I find this pretty insightful! At least, this evening I’ve been pondering a particular aspect of the data model, and I think I realized something new about the problem space! The aspect is cancellation.

Cancellation

Consider this. Your language server is happily doing something very useful and computationally-intensive — typechecking a giant typechecker, computing comptime Ackermann function, or talking to Postgres. Now, the user comes in and starts typing in the very file the server is currently processing. What is the desired behavior, and how could it be achieved?

One useful model here is strong consistency. If the language server acknowledged a source code edit, all future semantic requests (like “go to definition” or “code completion”) reflect this change. The behavior is as if all changes and requests are sequentially ordered, and the server fully processes all preceding edits before responding to a request. There are two great benefits to this model. First, for the implementor it’s an easy model to reason about. It’s always clear what the answer to a particular request should be, the model is fully deterministic. Second, the model gives maximally useful guarantees to the user, strict serializability.

So consider this sequence of events:

User types fo.
The editor sends the edit to the language server.
The editor requests completions for fo.
The server starts furiously typechecking modified file to compute the result.
User types o.
The editor sends the o.
The editor re-requests completions, now for foo.

How does the server deal with this?

The trivial solution is to run everything sequentially to completion.

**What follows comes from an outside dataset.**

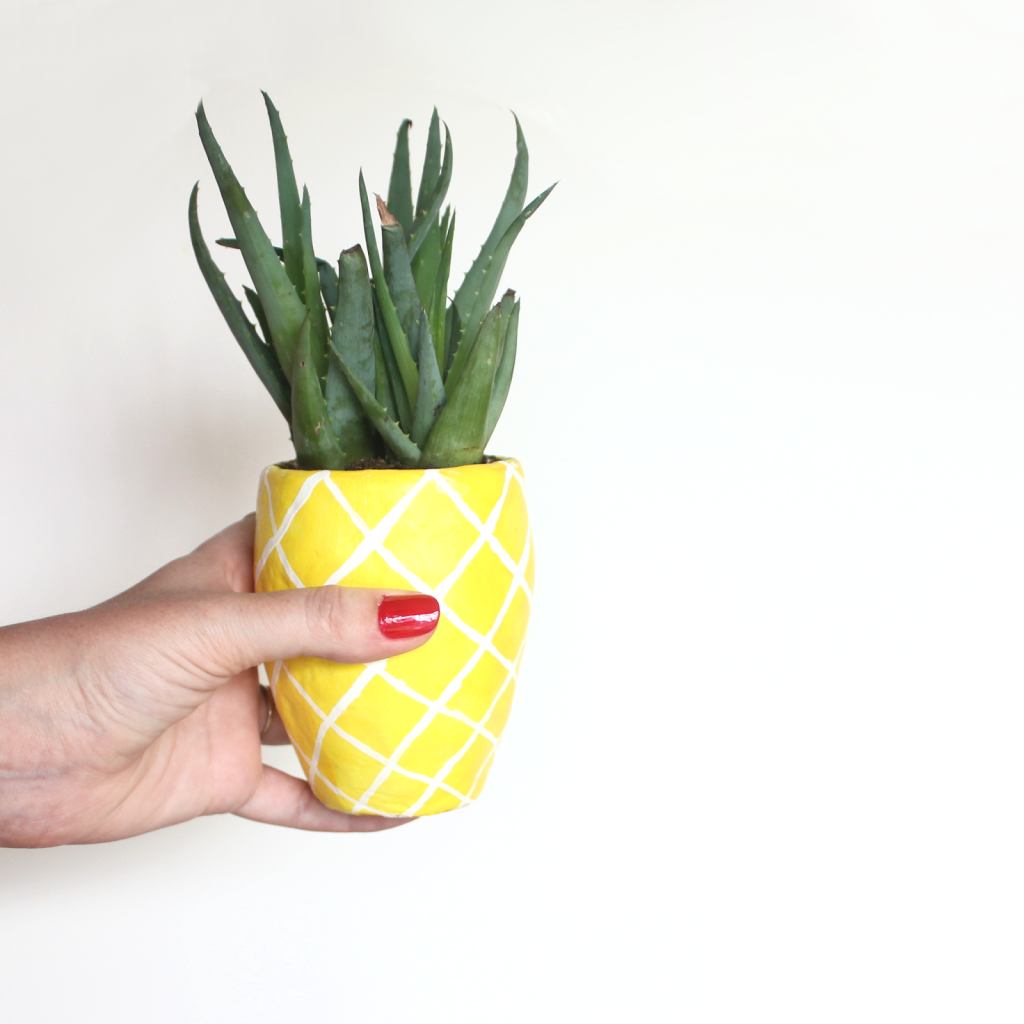 Diy succulent pineapple planter lines across for How to plant a pineapple top in a pot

So, on the step 6, the server doesn’t immediately acknowledge the edit, but rather blocks until it fully completes 4. This is a suboptimal behavior, because reads (computing completion) block writes (updating source code). As a rule of thumb, writes should be prioritized over reads, because they reflect more up-to-date and more useful data.

A more optimal solution is to make the whole data model of the server immutable, such that edits do not modify data inplace, but rather create a separate, new state. In this model, computing results for 3 and 7 proceeds in parallel, and, crucially, the edit 6 is accepted immediately. The cost of this model is the requirement that all data structures are immutable. It also is a bit wasteful — burning CPU to compute code completion for an already old file is useless, better dedicate all cores to the latest version.

A third approach is cancellation. On step 6, when the server becomes aware about the pending edit, it actively cancels all in-flight work pertaining to the old state and then applies modification in-place. That way we don’t need to defensively copy the data, and also avoid useless CPU work. This is the strategy employed by rust-analyzer.

It’s useful to think about why the server can’t just, like, apply the edit in place completely ignoring any possible background work. The edit ultimately changes some memory somewhere, which might be concurrently read by the code completion thread, yielding a data race and full-on UB. It is possible to work-around this by applying feral concurrency control and just wrapping each individual bit of data in a mutex. This removes the data race, but leads to excessive synchronization, sprawling complexity and broken logical invariants (function body might change in the middle of typechecking).

Finally, there’s this final solution, or rather, idea for a solution. One interesting approach for dealing with memory which is needed now, but not in the future, is semi-space garbage collection. We divide the available memory in two equal parts, use one half as a working copy which accumulates useful objects and garbage, and then at some point switch the halves, copying the live objects (but not the garbage) over. Another place where this idea comes up is Carmack’s architecture for functional games. On every frame, a game copies over the game state applying frame update function. Because frames happen sequentially, you only need two copies of game state for this. We can think about applying something like that for cancellation — without going for full immutability, we can let cancelled analysis to work with the old half-state, while we switch to the new one.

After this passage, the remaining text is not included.